For those who didn’t vote in November’s municipal elections, the primary will be different than the last time you voted because you will now be required to have an acceptable form of identification to vote. If you don’t have one, you will need to fill out an ID Exception Form or vote with a provisional ballot and later return with your ID.
“We encourage all eligible primary voters to plan how, when, and where you will cast your ballot, and to make sure you have an acceptable form of photo ID for voting,” said Karen Brinson Bell, executive director of NCSBE. “If you need photo identification, you can get a photo ID for free from your county board of elections office or your local DMV.”
If you aren’t registered to vote, the deadline to do so is 5 p.m. on Feb. 9. Don’t despair, though – you can still register after the deadline but there’s a catch. If you don’t register by the deadline, you can head to a one-stop early voting location and take advantage of same-day registration through March 2. If that sounds confusing, that’s the point – and you can thank the NCGOP for that.

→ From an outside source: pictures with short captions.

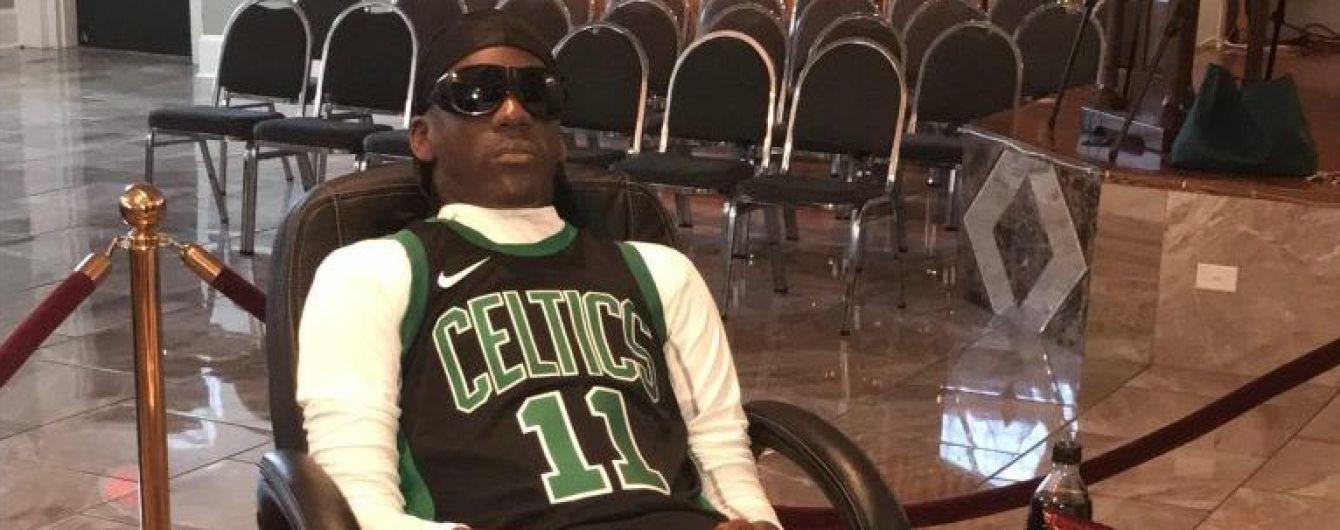 Дикие похороны: фаната-покойника посадили в кресло в футболке любимого клуба и включили баскетбол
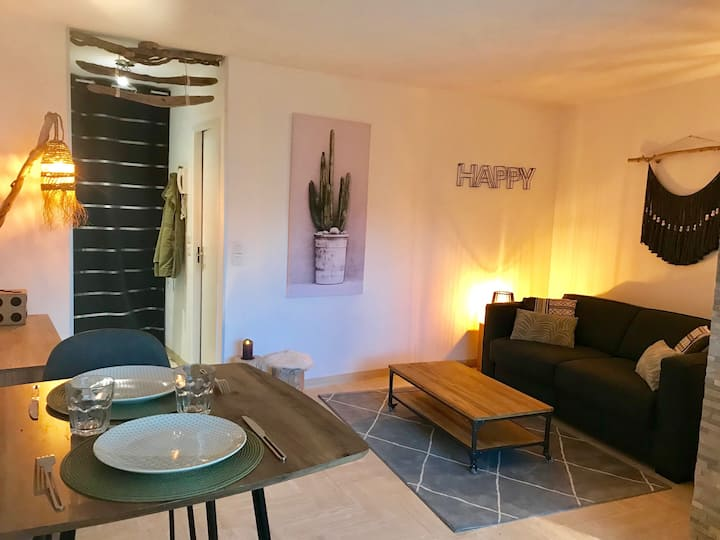Studio moderne, super déco, wifi, piscine,fitness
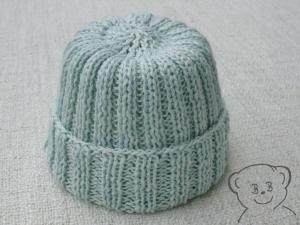 Babymütze [Farbe EISBLAU] gestrickt für Neugeborene, Größe KU 35-40 cm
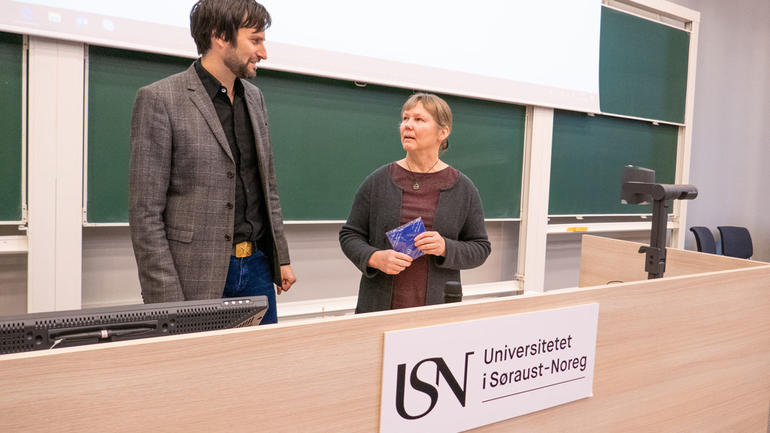 GJESTEFORELESERE: Førsteamanuensis Per Strömberg henter inn spennende gjesteforelesere. Her sammen med Senior Lecturer Eva Koivula fra South-Eastern Finland University of Applied Sciences. Foto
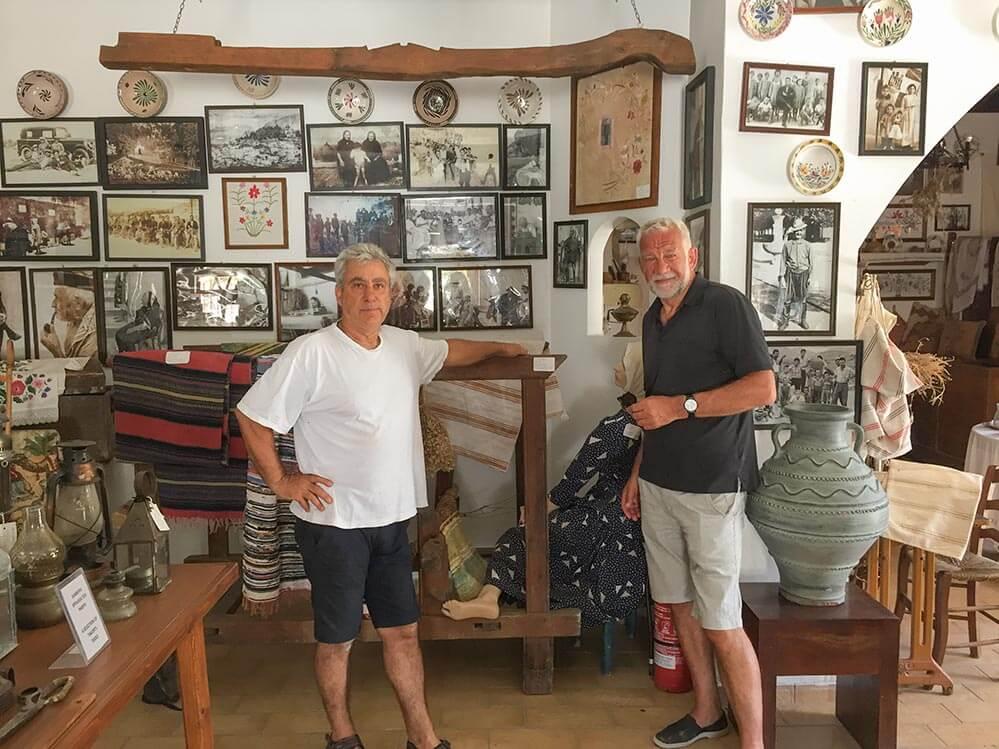 Panagiotis Loukaras erzählt über das frühere Rhodos in seinem Folklore-Museum © Siegbert Mattheis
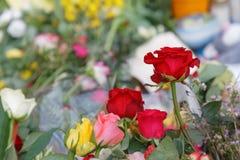 Fleurs des personnes payant le respect aux victimes dans la terreur photos libres de droits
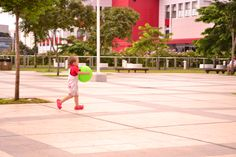 Criança correndo com a bola.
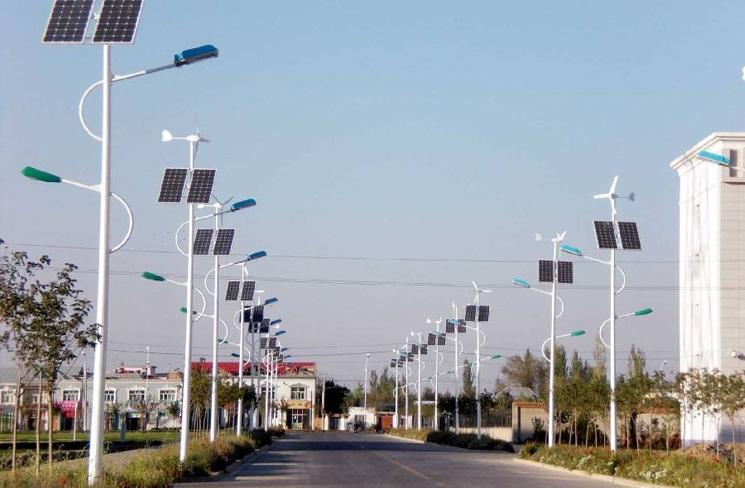 道路太阳能路灯案例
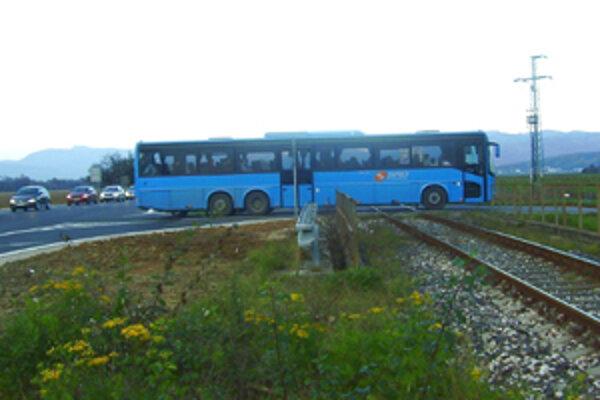 Na železničnom priecestí v prievidzskej časti Necpaly majú dlhšie autobusy problém.
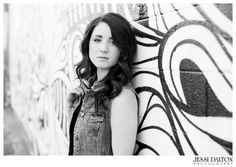 Urban Senior Girl Session in Downtown Denver, Colorado by Jessi Dalton Photography | www.jessidalton.com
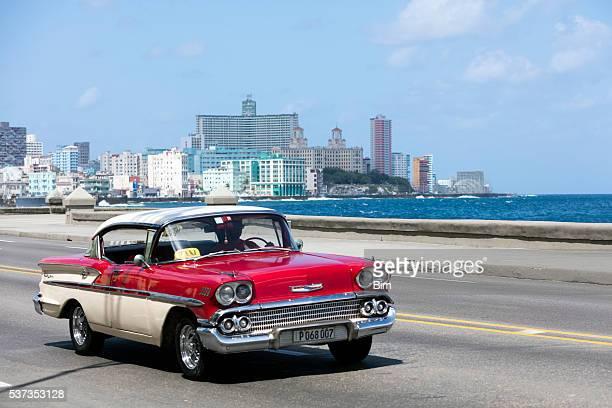 Jahrgang amerikanische Auto auf dem Malecon, Havanna, Kuba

Voters will be choosing their top candidates for nearly two dozen positions, including:
- U.S. President
- U.S. House of Representatives
- Lieutenant Governor
- Secretary of State
- State Auditor
- State Treasurer
- Superintendent of Public Instruction
- Attorney General
- State Senator
- State Representative
- N.C. Supreme Court Justice
- N.C. Court of Appeals Judge
- Superior Court Judge
- District Court Judge
- District Attorney
The voting laws and maps in North Carolina have been the subject of much debate – because they’re racist and un-democratic – and also the subject of numerous lawsuits.
Since October 2023, there have been at least eight lawsuits filed in opposition to the NCGOP’s election laws and gerrymandered maps, including one filed on Wednesday by 11 plaintiffs including former president of the UNC System Tom Ross and former N.C. Sen. Allen Wellons (D-Johnston). One of the attorneys for the plaintiffs is former Republican NC Supreme Court Justice Bob Orr.
There is an important distinction between this latest lawsuit and the other seven that were filed – this lawsuit was filed in Wake County Superior Court. According to Orr, the legal challenge is one of “first impression” and is unlike the previous partisan gerrymandering cases.
“Those cases dealt with the maps in their totality, in the aggregate, and were based really on a proportionality argument as to whether one party or the other should get a specific number of seats,” said Orr. “Our case is not about the political parties. It’s about individual voters.”
The lawsuit alleges Republican lawmakers filled three new Congressional districts and two state legislative districts with right-leaning voters to ensure favorable political outcomes this year.
“Stuffing districts with favorable voters to your side violates that right,” Orr said.